Directeur d'études à l'Ecole des hautes études en sciences sociales,
Georges Vigarello propose ce livre au titre aguicheur. le voyage commence au XVIe siècle pour se terminer vers l'an 2000 et se déroule dans le monde occidental. C'est donc à l'évolution du concept dans notre culture, à partir de la Renaissance, qui s'intéresse l'auteur.
Georges Vigarello place d'une certaine manière la naissance de la notion à l'époque de la Renaissance. Il s'agit surtout de la beauté féminine, et elle est très concentrée sur le visage, les parties hautes du corps. le bas, caché par les vêtements, n'existe pas. L'homme, quand à lui, n'a pas à être beau : il travaille et combat, et la rudesse ne le dépare pas, elle affirme son identité. La beauté de la femme, la douceur des traits, signifie aussi soumission à la force masculine. La différence dit une hiérarchie.

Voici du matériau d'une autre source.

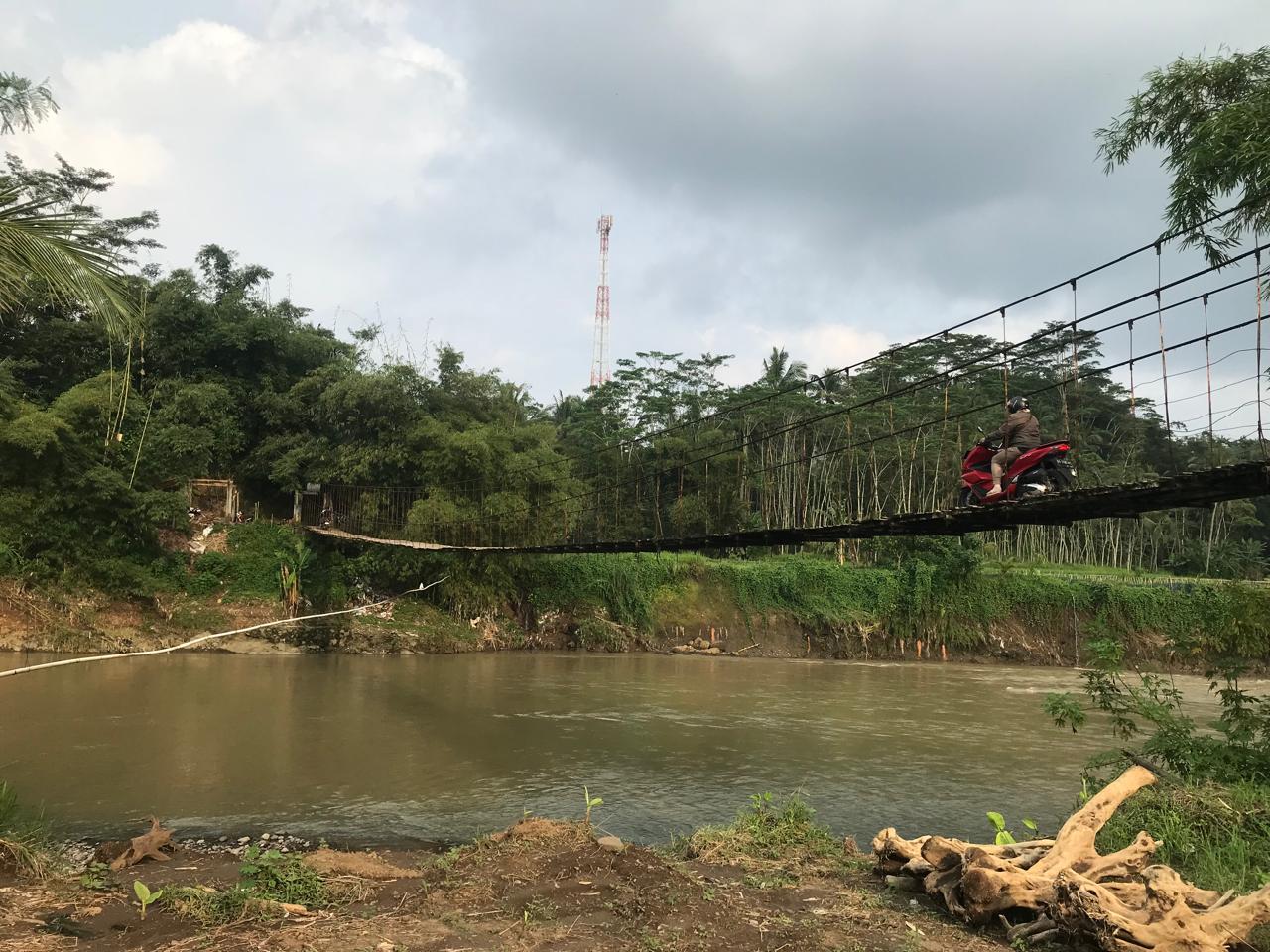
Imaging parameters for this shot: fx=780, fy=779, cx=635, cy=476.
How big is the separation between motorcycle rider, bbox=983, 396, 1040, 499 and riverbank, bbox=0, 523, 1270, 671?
8740mm

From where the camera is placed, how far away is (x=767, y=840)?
364 cm

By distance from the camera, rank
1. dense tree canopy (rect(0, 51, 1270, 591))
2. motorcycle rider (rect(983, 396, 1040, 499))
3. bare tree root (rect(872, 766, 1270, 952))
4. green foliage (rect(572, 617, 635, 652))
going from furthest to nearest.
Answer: green foliage (rect(572, 617, 635, 652)) < dense tree canopy (rect(0, 51, 1270, 591)) < motorcycle rider (rect(983, 396, 1040, 499)) < bare tree root (rect(872, 766, 1270, 952))

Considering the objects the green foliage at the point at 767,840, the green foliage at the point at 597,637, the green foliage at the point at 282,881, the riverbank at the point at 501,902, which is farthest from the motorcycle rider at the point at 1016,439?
the green foliage at the point at 597,637

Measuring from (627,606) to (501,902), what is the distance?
527 inches

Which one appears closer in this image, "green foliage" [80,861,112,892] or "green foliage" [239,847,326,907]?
"green foliage" [239,847,326,907]

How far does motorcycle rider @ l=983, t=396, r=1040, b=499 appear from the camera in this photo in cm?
432

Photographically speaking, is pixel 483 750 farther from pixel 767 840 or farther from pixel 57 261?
pixel 57 261

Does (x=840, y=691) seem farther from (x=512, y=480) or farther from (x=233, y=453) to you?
(x=233, y=453)

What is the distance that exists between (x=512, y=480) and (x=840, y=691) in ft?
22.0

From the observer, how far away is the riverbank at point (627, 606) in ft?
40.3

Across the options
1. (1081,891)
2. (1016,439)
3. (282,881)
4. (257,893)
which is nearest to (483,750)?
(282,881)

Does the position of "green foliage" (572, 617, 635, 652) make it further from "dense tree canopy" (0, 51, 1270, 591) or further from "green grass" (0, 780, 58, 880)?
"green grass" (0, 780, 58, 880)

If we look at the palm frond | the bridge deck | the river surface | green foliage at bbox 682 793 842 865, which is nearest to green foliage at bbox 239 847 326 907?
the river surface

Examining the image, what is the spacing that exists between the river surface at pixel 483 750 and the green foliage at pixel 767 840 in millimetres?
591
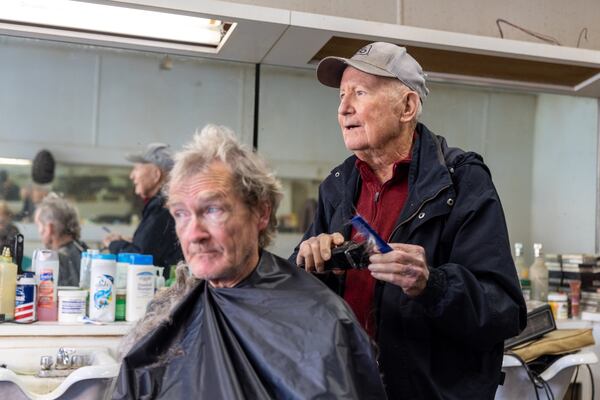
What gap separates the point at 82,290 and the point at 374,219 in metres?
1.30

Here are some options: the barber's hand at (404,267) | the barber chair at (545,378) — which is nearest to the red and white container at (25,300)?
the barber's hand at (404,267)

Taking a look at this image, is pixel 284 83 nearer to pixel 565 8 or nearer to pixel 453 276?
pixel 565 8

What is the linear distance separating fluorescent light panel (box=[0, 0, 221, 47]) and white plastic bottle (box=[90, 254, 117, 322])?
861mm

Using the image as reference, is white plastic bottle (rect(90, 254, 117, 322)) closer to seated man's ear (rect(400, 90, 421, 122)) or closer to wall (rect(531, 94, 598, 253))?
seated man's ear (rect(400, 90, 421, 122))

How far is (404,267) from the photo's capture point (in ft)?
4.65

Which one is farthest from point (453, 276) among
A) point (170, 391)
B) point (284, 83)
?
point (284, 83)

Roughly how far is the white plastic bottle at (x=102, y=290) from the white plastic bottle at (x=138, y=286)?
0.06m

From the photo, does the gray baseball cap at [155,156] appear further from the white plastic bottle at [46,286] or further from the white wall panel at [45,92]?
the white plastic bottle at [46,286]

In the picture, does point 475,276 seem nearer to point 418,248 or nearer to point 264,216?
point 418,248

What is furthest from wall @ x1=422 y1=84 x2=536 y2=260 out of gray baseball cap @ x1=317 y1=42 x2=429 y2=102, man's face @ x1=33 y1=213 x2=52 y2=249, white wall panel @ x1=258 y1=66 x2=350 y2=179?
man's face @ x1=33 y1=213 x2=52 y2=249

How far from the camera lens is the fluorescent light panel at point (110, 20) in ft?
A: 7.84

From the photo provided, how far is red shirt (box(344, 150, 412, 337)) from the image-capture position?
1.66m

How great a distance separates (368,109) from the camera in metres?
1.69

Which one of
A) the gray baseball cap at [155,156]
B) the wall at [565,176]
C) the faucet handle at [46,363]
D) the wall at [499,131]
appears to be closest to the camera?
the faucet handle at [46,363]
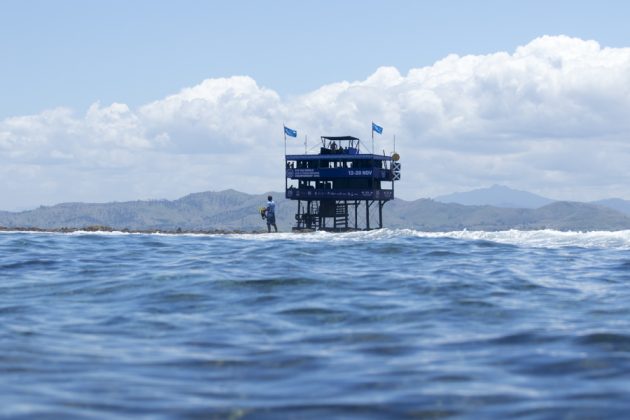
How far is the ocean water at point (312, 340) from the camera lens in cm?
1059

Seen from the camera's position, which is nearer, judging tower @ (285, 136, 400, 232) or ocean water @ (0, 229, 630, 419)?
ocean water @ (0, 229, 630, 419)

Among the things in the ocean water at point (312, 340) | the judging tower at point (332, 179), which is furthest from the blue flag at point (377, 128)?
the ocean water at point (312, 340)

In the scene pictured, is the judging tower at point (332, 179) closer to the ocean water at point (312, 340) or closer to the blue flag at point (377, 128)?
the blue flag at point (377, 128)

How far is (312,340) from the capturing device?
48.1 ft

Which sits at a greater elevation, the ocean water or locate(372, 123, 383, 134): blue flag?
locate(372, 123, 383, 134): blue flag

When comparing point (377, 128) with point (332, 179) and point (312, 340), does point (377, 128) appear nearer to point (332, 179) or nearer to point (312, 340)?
point (332, 179)

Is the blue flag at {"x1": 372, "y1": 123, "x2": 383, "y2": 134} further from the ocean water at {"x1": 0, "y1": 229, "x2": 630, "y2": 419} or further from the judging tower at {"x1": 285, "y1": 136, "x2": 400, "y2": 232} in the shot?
the ocean water at {"x1": 0, "y1": 229, "x2": 630, "y2": 419}

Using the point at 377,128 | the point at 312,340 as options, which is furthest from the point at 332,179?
the point at 312,340

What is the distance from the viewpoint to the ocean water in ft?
34.8

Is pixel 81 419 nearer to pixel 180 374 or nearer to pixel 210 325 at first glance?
pixel 180 374

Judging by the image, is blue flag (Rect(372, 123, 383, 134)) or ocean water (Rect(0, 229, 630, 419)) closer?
ocean water (Rect(0, 229, 630, 419))

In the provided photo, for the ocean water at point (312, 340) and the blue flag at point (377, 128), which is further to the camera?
the blue flag at point (377, 128)

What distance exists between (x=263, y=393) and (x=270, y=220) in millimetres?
62255

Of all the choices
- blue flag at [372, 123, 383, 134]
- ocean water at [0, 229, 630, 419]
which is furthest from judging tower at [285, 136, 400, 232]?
ocean water at [0, 229, 630, 419]
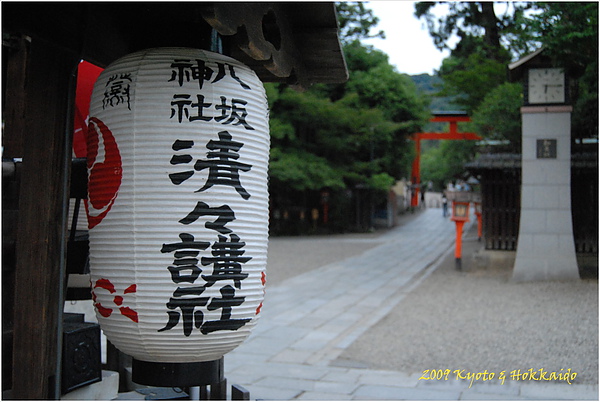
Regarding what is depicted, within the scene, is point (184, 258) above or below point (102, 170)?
below

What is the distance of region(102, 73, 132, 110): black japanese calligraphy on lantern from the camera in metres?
2.23

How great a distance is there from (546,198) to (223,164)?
924 centimetres

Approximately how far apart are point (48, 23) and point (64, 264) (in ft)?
3.18

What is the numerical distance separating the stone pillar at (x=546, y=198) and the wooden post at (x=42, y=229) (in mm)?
9316

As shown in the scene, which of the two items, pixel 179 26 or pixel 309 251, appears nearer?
pixel 179 26

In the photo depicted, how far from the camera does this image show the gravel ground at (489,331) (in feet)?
19.0

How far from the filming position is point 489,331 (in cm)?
703

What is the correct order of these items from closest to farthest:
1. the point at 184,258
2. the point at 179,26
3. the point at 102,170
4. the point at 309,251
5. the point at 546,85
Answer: the point at 184,258
the point at 102,170
the point at 179,26
the point at 546,85
the point at 309,251

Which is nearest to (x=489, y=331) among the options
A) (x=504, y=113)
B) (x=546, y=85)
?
(x=546, y=85)

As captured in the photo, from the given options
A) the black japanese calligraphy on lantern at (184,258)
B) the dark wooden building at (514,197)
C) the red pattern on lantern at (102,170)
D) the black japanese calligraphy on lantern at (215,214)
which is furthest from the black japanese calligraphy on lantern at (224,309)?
the dark wooden building at (514,197)

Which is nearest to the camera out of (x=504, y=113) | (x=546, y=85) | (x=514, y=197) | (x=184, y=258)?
(x=184, y=258)

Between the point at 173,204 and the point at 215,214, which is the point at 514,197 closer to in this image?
the point at 215,214

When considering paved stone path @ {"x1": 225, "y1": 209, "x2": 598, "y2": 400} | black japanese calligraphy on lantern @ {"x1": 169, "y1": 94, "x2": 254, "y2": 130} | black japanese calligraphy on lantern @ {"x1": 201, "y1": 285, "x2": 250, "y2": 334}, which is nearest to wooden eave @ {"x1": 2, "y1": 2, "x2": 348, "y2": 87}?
black japanese calligraphy on lantern @ {"x1": 169, "y1": 94, "x2": 254, "y2": 130}

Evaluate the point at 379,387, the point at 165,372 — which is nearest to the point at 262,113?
the point at 165,372
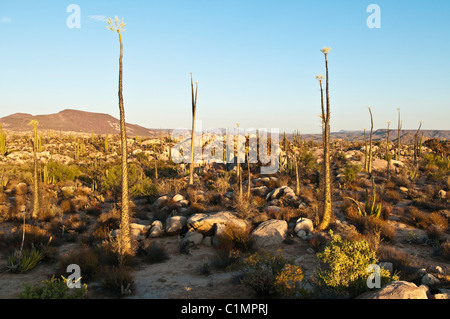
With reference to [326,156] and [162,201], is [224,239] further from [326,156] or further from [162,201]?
[162,201]

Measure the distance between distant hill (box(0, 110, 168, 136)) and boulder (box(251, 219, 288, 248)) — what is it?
307ft

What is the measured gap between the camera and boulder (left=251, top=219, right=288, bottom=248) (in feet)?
29.8

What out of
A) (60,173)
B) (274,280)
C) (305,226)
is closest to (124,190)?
(274,280)

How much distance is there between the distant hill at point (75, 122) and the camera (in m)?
101

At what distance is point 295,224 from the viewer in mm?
10461

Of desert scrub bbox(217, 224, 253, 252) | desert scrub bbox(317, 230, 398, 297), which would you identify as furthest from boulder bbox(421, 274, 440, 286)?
desert scrub bbox(217, 224, 253, 252)

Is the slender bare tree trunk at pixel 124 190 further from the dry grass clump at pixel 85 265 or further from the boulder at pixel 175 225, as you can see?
the boulder at pixel 175 225

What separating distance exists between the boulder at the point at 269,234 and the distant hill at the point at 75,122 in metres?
93.6

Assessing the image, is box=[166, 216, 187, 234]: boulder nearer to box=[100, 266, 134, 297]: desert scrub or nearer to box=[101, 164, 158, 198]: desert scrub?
box=[100, 266, 134, 297]: desert scrub

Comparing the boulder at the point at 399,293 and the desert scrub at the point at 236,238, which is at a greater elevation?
the boulder at the point at 399,293

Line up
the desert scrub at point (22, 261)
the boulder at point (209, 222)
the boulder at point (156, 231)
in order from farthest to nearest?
the boulder at point (156, 231) → the boulder at point (209, 222) → the desert scrub at point (22, 261)

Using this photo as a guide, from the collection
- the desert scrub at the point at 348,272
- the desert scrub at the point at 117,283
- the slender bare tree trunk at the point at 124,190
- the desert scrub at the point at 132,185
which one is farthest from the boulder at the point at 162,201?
the desert scrub at the point at 348,272
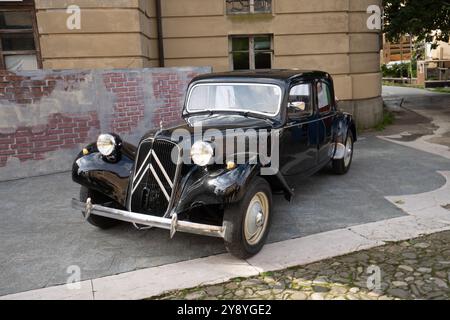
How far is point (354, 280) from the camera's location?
350cm

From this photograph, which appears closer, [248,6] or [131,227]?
[131,227]

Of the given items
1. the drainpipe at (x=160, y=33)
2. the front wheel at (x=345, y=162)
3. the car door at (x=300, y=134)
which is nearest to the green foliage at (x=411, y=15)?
the drainpipe at (x=160, y=33)

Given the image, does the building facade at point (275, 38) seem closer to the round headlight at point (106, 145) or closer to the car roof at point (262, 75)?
the car roof at point (262, 75)

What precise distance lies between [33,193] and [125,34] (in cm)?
373

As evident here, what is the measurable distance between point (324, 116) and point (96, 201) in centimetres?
317

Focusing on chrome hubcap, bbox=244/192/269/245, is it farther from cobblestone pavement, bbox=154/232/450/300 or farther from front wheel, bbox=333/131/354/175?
front wheel, bbox=333/131/354/175

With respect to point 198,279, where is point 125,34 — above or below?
above

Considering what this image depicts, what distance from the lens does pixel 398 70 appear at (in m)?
34.2

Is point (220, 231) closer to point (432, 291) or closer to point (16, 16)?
point (432, 291)

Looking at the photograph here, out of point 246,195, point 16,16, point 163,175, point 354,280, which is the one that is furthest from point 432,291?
point 16,16

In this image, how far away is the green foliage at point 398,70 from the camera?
32.8 m

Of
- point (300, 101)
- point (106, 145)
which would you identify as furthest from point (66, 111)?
point (300, 101)

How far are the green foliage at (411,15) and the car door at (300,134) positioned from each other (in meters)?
10.2

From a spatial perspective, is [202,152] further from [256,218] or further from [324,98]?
[324,98]
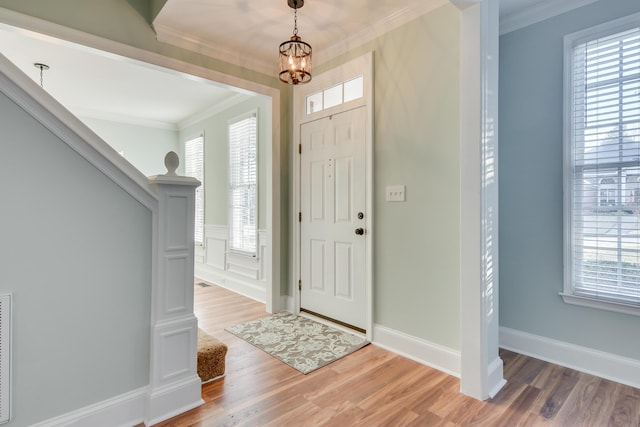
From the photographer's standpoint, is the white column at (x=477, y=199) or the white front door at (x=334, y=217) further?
Result: the white front door at (x=334, y=217)

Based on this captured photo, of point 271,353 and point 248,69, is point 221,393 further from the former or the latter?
point 248,69

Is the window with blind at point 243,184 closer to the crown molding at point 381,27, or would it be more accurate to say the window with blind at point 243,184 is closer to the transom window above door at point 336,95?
the transom window above door at point 336,95

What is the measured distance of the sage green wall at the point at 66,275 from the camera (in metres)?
1.40

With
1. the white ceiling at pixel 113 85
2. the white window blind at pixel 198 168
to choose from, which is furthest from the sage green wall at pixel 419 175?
the white window blind at pixel 198 168

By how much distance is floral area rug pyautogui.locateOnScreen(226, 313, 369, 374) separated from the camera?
2477mm

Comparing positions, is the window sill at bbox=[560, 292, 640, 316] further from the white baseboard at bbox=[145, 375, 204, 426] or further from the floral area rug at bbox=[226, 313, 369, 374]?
the white baseboard at bbox=[145, 375, 204, 426]

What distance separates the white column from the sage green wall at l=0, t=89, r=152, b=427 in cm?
186

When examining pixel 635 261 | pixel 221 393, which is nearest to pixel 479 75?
pixel 635 261

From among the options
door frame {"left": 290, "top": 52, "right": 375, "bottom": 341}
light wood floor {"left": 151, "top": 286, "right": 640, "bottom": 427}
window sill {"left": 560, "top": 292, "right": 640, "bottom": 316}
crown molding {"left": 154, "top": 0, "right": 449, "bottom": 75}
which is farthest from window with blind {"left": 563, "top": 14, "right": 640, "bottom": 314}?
door frame {"left": 290, "top": 52, "right": 375, "bottom": 341}

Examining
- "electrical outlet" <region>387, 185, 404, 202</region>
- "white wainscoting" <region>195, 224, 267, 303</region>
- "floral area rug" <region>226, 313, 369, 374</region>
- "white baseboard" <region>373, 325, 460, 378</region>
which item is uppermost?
"electrical outlet" <region>387, 185, 404, 202</region>

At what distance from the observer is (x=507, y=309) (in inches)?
107

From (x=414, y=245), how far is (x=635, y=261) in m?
1.42

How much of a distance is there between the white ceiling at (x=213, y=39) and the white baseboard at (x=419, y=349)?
2.48 metres

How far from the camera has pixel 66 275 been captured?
59.9 inches
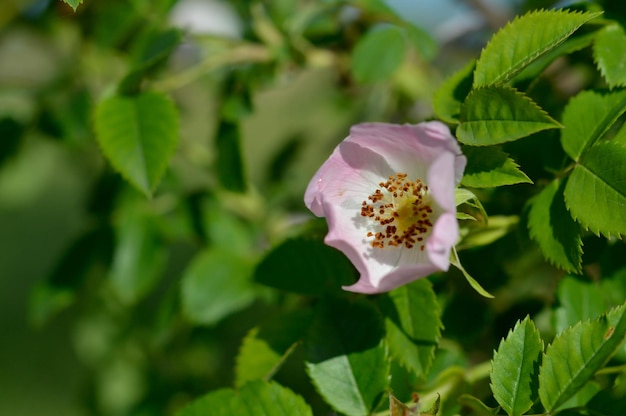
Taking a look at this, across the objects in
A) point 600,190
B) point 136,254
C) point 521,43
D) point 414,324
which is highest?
point 521,43

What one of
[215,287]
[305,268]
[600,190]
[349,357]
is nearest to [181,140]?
[215,287]

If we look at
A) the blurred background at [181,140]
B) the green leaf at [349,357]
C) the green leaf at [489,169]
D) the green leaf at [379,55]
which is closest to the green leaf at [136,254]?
the blurred background at [181,140]

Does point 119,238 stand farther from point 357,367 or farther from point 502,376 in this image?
point 502,376

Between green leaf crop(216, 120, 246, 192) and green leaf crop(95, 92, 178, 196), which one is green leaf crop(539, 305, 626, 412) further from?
green leaf crop(216, 120, 246, 192)

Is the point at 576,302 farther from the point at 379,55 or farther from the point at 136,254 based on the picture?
the point at 136,254

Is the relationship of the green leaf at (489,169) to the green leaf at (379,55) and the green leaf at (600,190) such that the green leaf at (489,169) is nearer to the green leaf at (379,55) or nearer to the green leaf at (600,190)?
the green leaf at (600,190)

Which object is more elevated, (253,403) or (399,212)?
(399,212)

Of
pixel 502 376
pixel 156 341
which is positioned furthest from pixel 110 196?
pixel 502 376
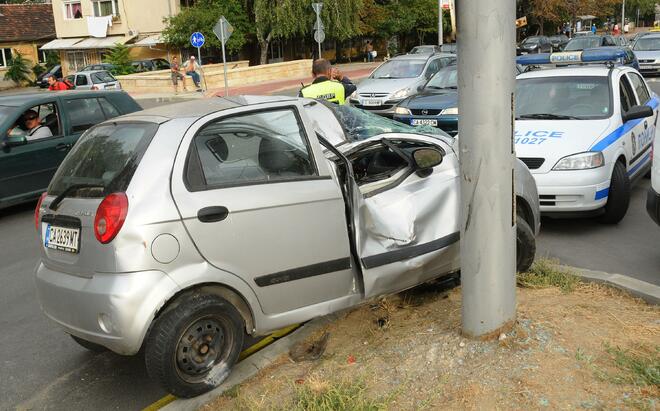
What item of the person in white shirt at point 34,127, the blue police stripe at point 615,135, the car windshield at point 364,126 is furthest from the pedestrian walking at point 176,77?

Le XVIIe siècle va polir le langage qui va célébrer la beauté, en mettant l'accent sur certaines de ses parties : bouche, oreilles, genoux ou pieds. le port, la taille, la manière de se tenir, deviennent signifiants, au-delà de l'harmonie ou de la joliesse des traits il s'agit de rentrer dans un jeu social policé, d'exprimer une âme, des sentiments, de communiquer, et signifier son rang, sa place dans le jeu des rapports humains raffinés, aristocratiques. La grâce est essentielle, il s'agit d'assujettir le corps à la raison, quitte à le travailler pour correspondre à cet idéal. C'est donc un corps maîtrisé qui est célébré, opposé aux corps des paysannes, dont le naturel dénote d'un laisser-aller qui n'est pas valorisé.
Le XVIIIe siècle annonce un retour de la volupté : est beau ce qui plaît, ce qui attire. Les sens priment plus qu'une conception normée. La beauté devient relative : « Demandez à un crapaud ce que c'est que la beauté ! » écrit
Voltaire.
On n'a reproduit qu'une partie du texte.